The New Hampshire primary reshuffled the cards, promising an exhilarating race to the White House.
Bernie Sanders won a commanding victory over Hillary Clinton in the New Hampshire primary Tuesday, and Donald Trump also scored a big win in a triumph of two candidates who have seized on Americans’ anger at the Washington political establishment.
Both outcomes would have been nearly unthinkable not long ago.
Sanders, a self-described democratic socialist, beat a former secretary of state and first lady once seen as the all-but-certain Democratic nominee. While Clinton remains the favorite in the national race for the Democratic nomination, the win by the Vermont senator could be a springboard into a competitive, drawn-out primary campaign.
For Trump, the brash real estate magnate and television personality who has never held public office, the win was an important rebound after his loss to Texas Senator Ted Cruz in last week’s Iowa caucuses, the first nominating contest. Trump has led national polls for months and the New Hampshire victory reinforces his position as front-runner, proving he can win votes, and giving credibility to his upstart populist candidacy.
“Wow, wow, wow, wow,” Trump declared, savoring his victory at a campaign rally before promising swift action as president on the economy, trade, health care, drug abuse and more. “We are going to do something so good and so fast and so strong and the world is going to respect us again. Believe me.”
For some Republican leaders, back-to-back victories by Trump and Cruz, an uncompromising conservative, add urgency to the need to coalesce around a more mainstream candidate to challenge them through the primaries. However, Tuesday’s vote did little to clarify who that candidate might be.
Ohio Gov. John Kasich finished second after devoting almost all of his campaign resources to New Hampshire. Competing for third were Cruz, former Florida Gov. Jeb Bush and Florida Sen. Marco Rubio. All looked for a strong showing that would produce an influx of new donor money and attention as the election moves on to the Feb. 20 South Carolina primary.
New Jersey Gov. Chris Christie, who had dedicated a significant amount of time to New Hampshire, lagged behind in the vote count, casting doubt on the future of his campaign. He told supporters that instead of going to South Carolina, he’ll head home to “take a deep breath” and take stock of his struggling presidential bid.
The day was also a blow for Rubio, who had appeared to be breaking away from the second-tier Republican pack after a stronger-than-expected third-place showing in Iowa. But he stumbled in a debate Saturday under intense pressure from Christie who cast the young senator as too inexperienced and too reliant on memorized talking points to become president.

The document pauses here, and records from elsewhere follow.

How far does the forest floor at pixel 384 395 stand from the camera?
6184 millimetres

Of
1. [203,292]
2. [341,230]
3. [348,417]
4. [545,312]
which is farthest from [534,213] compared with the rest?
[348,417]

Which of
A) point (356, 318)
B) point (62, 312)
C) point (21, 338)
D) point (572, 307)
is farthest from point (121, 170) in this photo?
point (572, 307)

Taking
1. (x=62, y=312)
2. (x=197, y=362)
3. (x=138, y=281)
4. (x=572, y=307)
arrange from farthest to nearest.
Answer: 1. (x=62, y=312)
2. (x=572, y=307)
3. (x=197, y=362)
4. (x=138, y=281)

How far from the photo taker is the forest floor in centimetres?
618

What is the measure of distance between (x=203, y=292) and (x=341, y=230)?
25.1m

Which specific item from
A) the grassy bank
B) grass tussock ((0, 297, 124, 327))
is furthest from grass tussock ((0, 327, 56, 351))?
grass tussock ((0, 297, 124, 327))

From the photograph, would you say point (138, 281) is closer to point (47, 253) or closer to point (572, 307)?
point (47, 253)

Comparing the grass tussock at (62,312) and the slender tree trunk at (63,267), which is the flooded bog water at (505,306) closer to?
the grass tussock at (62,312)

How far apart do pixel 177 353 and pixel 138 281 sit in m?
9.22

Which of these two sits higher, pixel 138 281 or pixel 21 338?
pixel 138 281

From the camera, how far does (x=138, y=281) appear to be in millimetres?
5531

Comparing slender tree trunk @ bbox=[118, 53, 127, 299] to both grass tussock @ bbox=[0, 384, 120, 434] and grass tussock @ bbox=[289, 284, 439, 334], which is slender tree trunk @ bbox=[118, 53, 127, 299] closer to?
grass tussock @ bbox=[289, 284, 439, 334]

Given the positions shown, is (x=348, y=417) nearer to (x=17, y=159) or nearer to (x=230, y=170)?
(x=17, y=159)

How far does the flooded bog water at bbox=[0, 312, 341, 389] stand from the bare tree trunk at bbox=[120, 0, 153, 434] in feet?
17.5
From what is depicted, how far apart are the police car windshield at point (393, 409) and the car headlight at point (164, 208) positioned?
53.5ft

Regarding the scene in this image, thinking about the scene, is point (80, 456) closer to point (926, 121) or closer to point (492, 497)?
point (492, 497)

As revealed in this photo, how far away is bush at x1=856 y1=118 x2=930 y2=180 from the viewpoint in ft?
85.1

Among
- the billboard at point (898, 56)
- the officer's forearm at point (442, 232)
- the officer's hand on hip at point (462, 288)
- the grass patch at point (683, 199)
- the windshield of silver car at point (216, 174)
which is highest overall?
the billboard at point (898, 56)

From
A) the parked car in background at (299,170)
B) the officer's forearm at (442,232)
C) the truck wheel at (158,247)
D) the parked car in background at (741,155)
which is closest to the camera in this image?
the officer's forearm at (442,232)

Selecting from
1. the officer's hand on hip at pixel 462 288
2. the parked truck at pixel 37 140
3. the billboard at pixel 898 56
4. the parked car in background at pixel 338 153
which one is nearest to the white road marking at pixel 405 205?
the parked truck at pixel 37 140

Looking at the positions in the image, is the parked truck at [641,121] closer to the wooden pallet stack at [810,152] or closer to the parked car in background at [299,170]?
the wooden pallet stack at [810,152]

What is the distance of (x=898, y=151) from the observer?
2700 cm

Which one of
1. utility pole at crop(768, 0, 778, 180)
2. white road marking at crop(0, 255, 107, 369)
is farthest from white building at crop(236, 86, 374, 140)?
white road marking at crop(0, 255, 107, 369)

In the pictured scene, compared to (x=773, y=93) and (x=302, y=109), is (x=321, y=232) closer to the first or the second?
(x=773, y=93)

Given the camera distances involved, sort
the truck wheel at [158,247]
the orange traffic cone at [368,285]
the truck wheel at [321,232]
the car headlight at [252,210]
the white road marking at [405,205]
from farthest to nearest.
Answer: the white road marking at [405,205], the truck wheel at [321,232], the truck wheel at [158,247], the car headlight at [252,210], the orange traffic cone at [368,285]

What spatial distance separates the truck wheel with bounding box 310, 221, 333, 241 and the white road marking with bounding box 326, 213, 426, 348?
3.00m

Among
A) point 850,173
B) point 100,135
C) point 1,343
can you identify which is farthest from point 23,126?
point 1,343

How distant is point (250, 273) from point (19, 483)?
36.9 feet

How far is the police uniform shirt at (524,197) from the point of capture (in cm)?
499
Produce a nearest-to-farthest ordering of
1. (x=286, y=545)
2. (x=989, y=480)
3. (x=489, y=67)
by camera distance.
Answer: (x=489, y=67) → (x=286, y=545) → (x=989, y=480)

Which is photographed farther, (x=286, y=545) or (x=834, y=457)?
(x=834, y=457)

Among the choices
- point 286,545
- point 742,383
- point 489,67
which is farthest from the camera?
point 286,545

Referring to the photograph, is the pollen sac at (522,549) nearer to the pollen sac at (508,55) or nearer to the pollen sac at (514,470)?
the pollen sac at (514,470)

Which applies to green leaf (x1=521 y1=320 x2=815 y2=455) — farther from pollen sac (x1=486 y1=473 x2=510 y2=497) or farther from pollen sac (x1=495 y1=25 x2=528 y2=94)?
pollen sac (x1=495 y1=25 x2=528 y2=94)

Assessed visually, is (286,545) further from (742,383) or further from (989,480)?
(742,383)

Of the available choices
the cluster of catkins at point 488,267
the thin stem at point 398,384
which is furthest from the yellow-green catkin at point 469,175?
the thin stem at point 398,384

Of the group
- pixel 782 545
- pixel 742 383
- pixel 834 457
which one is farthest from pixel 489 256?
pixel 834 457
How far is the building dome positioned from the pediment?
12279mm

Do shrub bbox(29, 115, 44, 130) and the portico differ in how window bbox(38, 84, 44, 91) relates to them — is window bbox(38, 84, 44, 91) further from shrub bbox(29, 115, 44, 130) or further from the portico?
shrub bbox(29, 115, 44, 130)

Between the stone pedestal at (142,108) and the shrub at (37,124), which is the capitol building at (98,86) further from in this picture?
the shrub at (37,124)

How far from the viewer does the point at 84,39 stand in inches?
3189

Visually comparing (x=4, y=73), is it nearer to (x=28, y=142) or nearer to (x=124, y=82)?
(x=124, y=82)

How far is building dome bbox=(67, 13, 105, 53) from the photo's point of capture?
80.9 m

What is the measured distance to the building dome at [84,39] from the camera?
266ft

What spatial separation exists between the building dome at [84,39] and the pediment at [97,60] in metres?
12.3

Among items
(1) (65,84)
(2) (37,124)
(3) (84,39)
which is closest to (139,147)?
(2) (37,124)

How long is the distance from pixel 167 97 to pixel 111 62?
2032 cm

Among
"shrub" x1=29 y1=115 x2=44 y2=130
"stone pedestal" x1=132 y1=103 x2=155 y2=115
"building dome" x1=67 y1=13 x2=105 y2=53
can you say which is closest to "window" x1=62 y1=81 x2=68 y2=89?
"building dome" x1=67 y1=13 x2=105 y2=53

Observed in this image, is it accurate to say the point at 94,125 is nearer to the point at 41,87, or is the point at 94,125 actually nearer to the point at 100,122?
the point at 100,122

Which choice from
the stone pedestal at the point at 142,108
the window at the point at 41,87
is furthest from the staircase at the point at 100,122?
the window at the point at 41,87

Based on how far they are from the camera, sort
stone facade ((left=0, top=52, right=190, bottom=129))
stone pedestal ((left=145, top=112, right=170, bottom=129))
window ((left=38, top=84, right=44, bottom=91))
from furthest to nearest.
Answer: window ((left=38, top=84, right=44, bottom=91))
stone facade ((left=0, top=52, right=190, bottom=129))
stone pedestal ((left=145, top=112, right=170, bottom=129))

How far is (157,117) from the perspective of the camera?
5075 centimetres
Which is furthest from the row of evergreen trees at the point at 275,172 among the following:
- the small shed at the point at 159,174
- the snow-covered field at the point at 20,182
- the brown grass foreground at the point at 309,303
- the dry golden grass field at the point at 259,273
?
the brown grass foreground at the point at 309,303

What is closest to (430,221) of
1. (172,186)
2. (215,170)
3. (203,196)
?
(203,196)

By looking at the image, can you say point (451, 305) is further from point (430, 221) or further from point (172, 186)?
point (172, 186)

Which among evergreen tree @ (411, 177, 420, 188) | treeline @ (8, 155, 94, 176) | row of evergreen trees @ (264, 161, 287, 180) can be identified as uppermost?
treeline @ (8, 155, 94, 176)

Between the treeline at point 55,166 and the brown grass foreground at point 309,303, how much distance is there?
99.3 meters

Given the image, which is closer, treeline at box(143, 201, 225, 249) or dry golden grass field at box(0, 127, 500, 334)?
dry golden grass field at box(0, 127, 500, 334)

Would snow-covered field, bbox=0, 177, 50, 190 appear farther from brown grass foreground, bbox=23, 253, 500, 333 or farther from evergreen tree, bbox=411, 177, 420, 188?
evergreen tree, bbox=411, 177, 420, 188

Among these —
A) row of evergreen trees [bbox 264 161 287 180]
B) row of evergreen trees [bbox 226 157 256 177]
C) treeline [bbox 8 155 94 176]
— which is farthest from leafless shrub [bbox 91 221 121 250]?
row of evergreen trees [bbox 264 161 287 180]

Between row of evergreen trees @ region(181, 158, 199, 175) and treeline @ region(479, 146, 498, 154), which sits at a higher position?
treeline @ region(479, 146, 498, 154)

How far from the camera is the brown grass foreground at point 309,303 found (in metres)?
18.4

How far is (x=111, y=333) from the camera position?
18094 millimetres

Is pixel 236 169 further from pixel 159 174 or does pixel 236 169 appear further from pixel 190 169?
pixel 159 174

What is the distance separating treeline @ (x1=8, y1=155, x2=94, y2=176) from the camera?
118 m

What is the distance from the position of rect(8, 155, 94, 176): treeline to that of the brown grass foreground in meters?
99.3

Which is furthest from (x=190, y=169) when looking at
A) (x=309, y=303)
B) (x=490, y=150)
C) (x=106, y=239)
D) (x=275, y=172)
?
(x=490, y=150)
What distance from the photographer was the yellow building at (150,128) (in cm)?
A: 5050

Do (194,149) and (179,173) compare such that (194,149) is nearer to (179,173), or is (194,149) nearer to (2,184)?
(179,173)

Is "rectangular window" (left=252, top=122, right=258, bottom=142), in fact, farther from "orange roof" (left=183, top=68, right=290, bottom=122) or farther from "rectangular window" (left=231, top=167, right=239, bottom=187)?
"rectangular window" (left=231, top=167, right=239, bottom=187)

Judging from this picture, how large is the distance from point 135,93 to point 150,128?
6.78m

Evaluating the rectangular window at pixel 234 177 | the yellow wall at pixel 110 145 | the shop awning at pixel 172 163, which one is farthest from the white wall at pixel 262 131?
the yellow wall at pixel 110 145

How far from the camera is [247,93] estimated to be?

At stake Tuesday were less than 1 percent of the delegates who, at party national conventions in July, will choose nominees to succeed President Barack Obama. But a strong showing in New Hampshire can give a candidate momentum ahead of state contests in coming weeks, including the March 1 “Super Tuesday,” when 11 states vote.
Nearly half of voters in the Republican primary made up their mind in the past week, according to early exit polls conducted by Edison Research for the Associated Press and the television networks.
In a sign of Trump’s impact on the race, two-thirds of Republican voters said they support a ban on Muslims entering the US, a position the billionaire outlined last year amid rising fears of terrorism emanating from the Middle East.
Among Democrats, Sanders, who narrowly lost in Iowa, had maintained a sizeable advantage over Clinton in New Hampshire for weeks. He appeals to liberal Democrats who believe Obama hasn’t done enough to address the nation’s disparity in wealth.
Sanders said at a raucous victory party that his win sends a message “that the government of our great country belongs to all of the people and not just a handful of wealthy campaign contributors” and their political committees.
Clinton echoed Sanders’ calls for tackling income inequality, but cast herself as more prepared to make good on her policy pledges. “People have every right to be angry. But they’re also hungry, they’re hungry for solutions,” she said.
But Clinton has been on the defensive, about her ties to Wall Street — including hundreds of thousands of dollars in speaking fees from financial firms — and her use of a personal email account for official business while secretary of state, which has raised questions about whether she mishandled government secrets and about her overall trustworthiness.
Clinton’s campaign argues she will perform better as the race heads to more racially diverse states, including Nevada and South Carolina. Both New Hampshire and Iowa are overwhelmingly white states that are far less diverse than the nation — and particularly the Democratic electorate — as a whole.
While Sanders’ victory means he’s assured of a majority of the state’s pledged delegates, Clinton remains ahead in the overall delegate count due to support from superdelegates — the party officials who can support the candidate of their choice at the convention. Overall, Clinton has amassed at least 392 delegates and Sanders at least 42; the magic number to clinch the nomination is 2,382.
By winning Tuesday, Trump will take the lead in the race for delegates for the Republican National Convention. But it won’t be much of a lead.
There are only 23 delegates at stake in New Hampshire’s Republican primary, and they are awarded proportionally, based on the statewide vote. Trump will win at least nine. A candidate needs 1,237 delegates to win the nomination.